▸ Exercise brief: Exactly the lines from the one containing "[camera trap, expert-labeled]" through the end of the records must be reproduced; leave out all pictures.

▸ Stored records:
::::

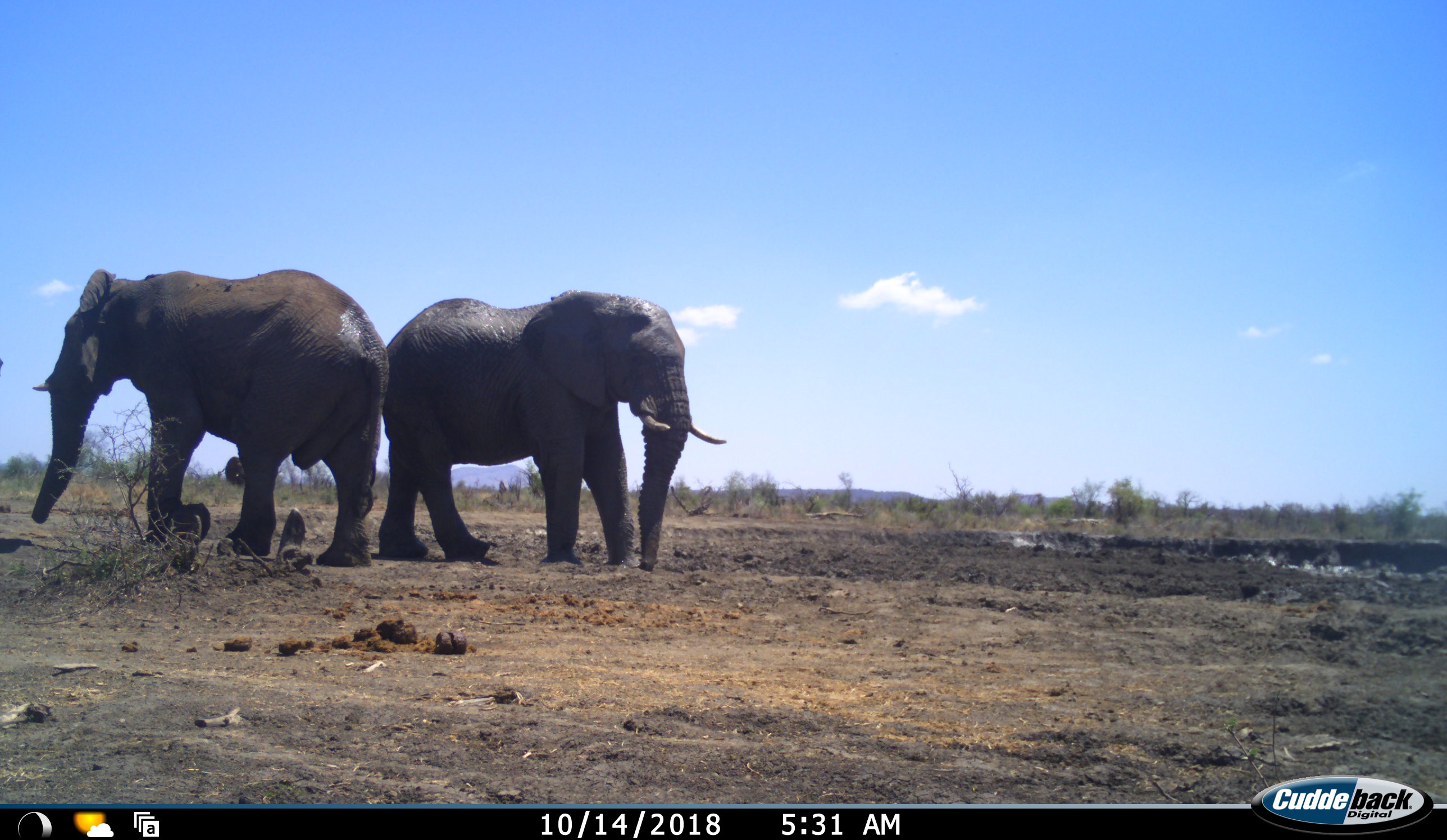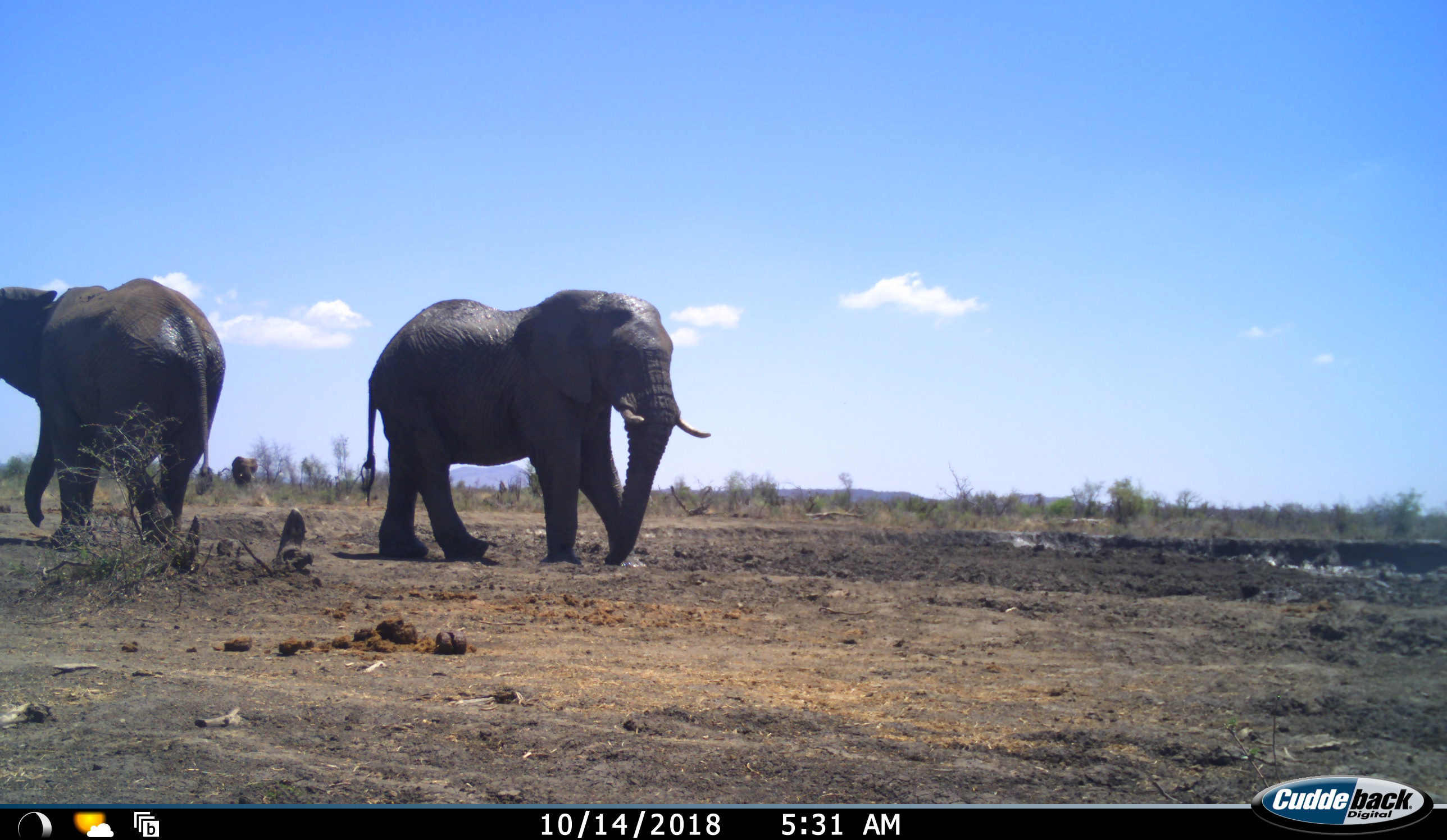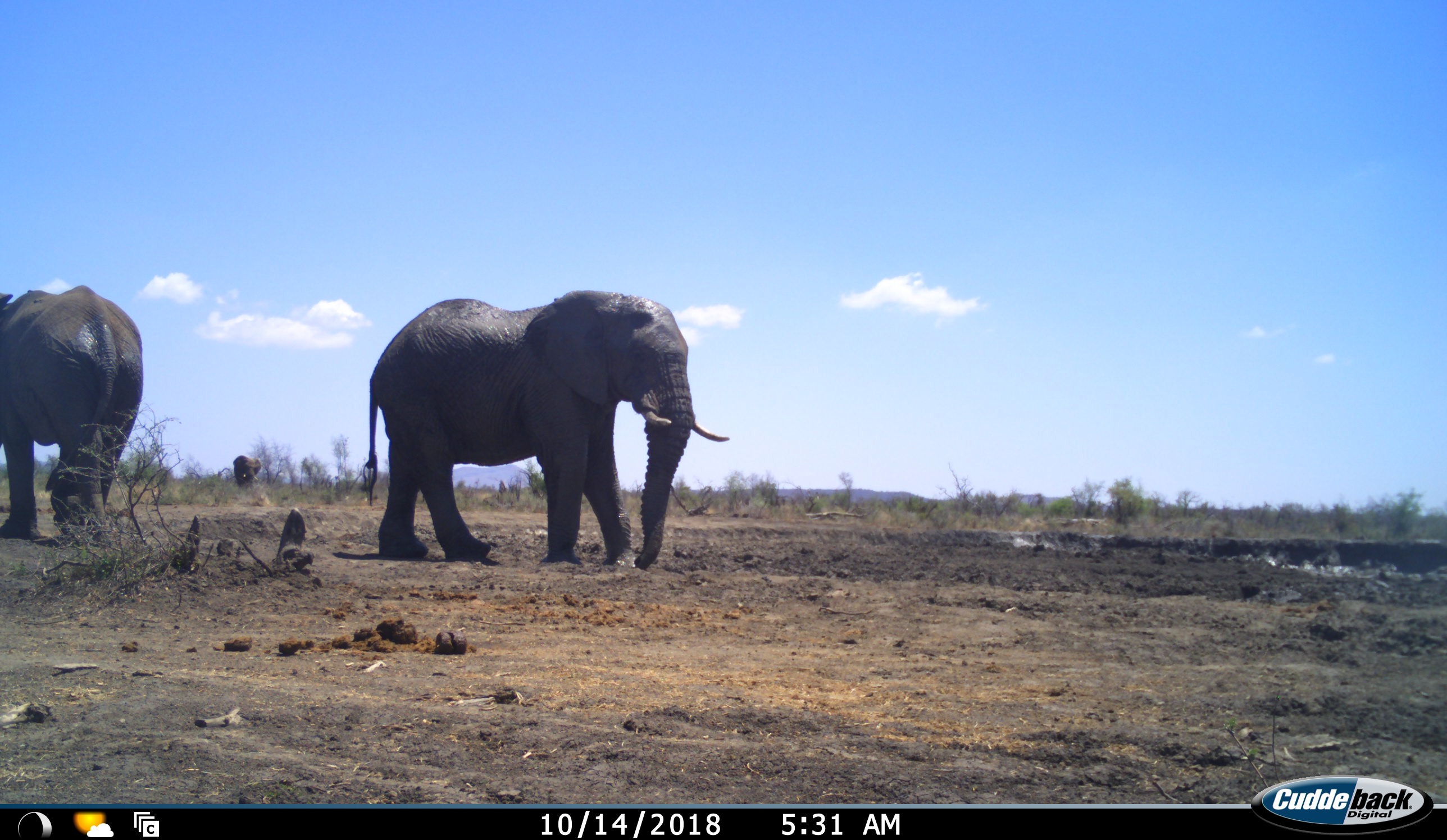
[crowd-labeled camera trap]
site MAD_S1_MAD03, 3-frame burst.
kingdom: Animalia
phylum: Chordata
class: Mammalia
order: Proboscidea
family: Elephantidae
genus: Loxodonta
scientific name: Loxodonta africana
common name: african bush elephant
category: elephant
Elephant (african bush elephant) (Loxodonta africana), count 3. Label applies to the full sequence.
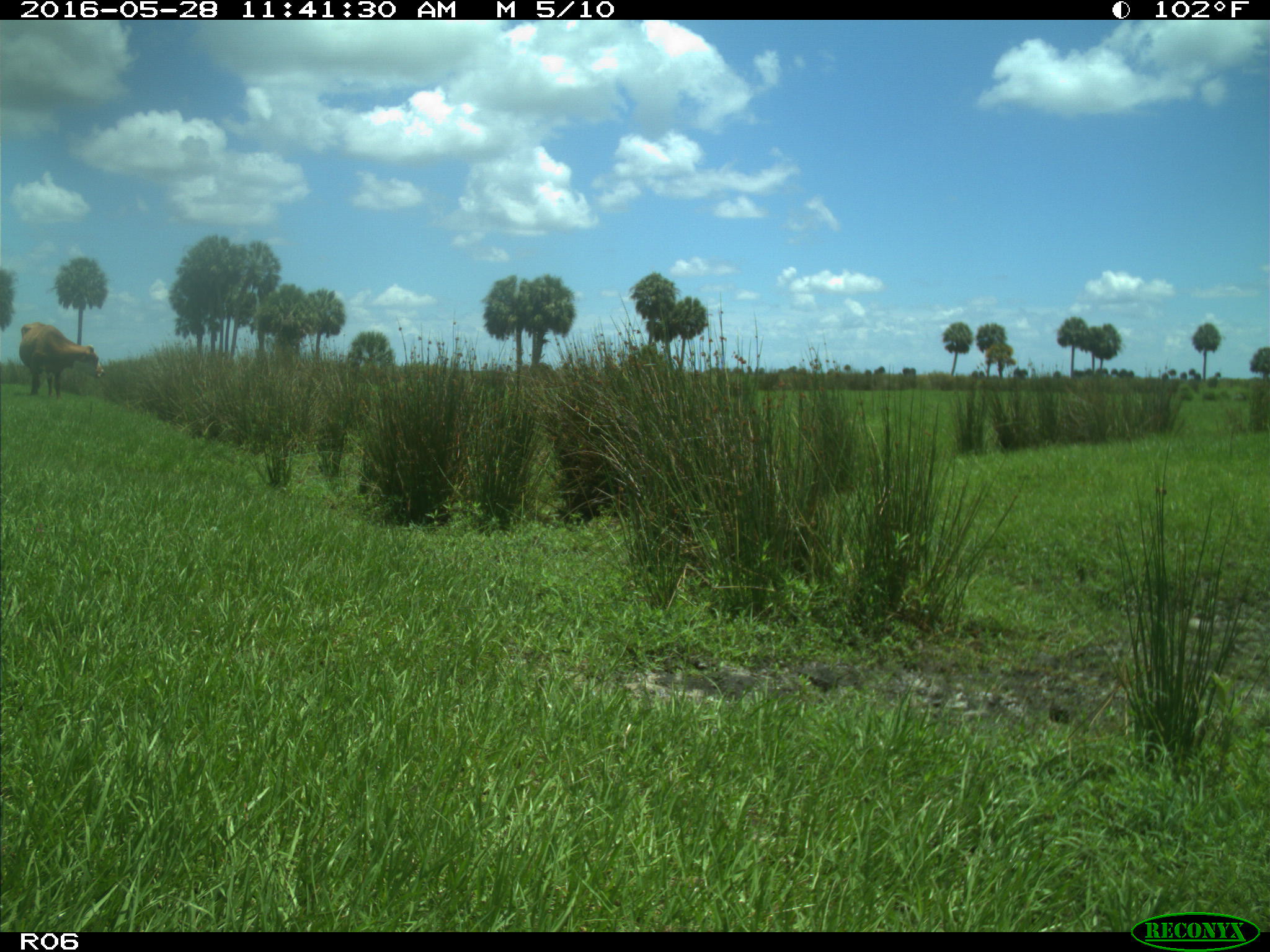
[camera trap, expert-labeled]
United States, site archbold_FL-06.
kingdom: Animalia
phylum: Chordata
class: Mammalia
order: Artiodactyla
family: Bovidae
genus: Bos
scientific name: Bos taurus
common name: domestic cow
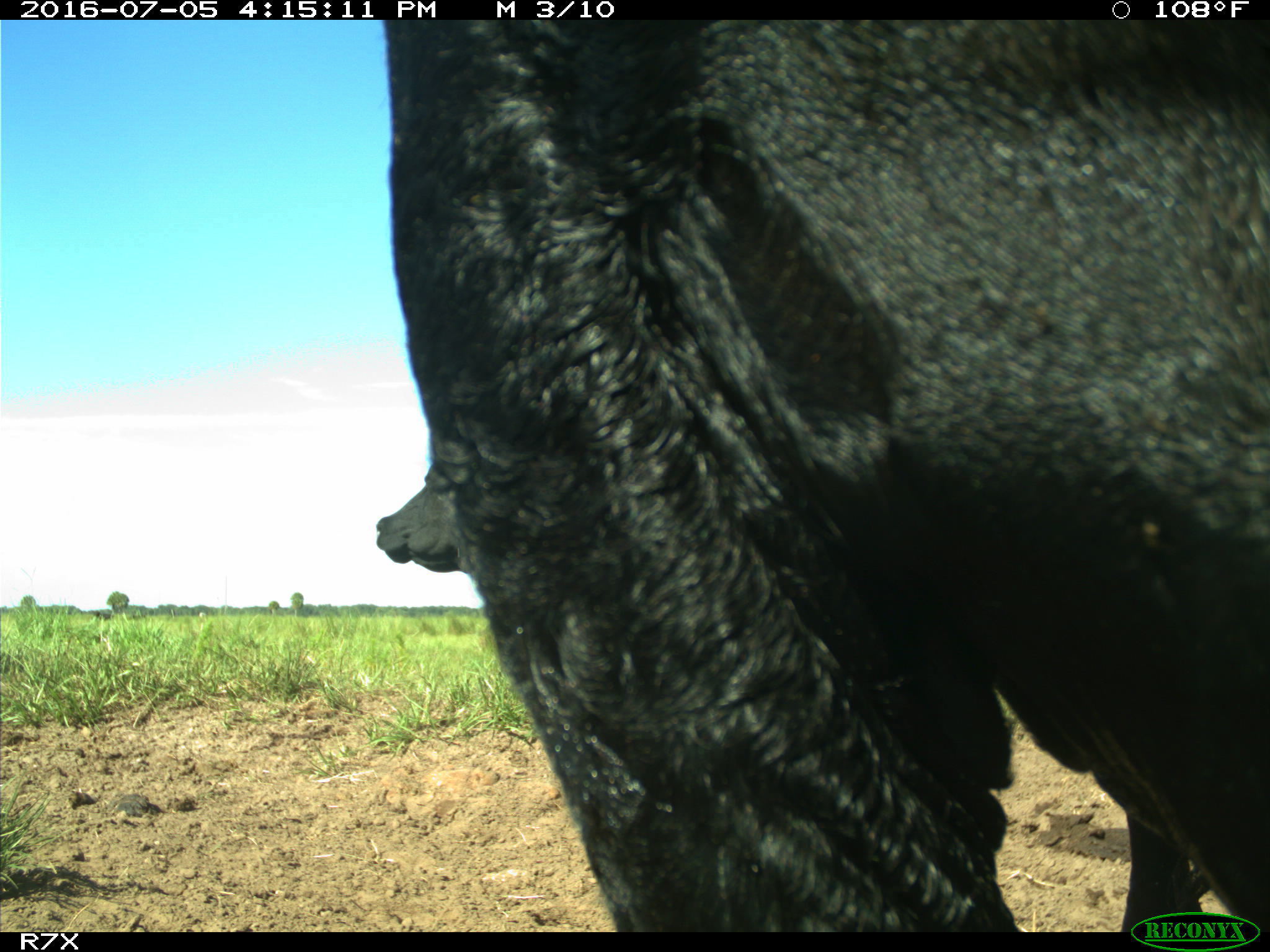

::::

▸ Solution:
[camera trap, expert-labeled]
United States, site archbold_FL-06.
kingdom: Animalia
phylum: Chordata
class: Mammalia
order: Artiodactyla
family: Bovidae
genus: Bos
scientific name: Bos taurus
common name: domestic cow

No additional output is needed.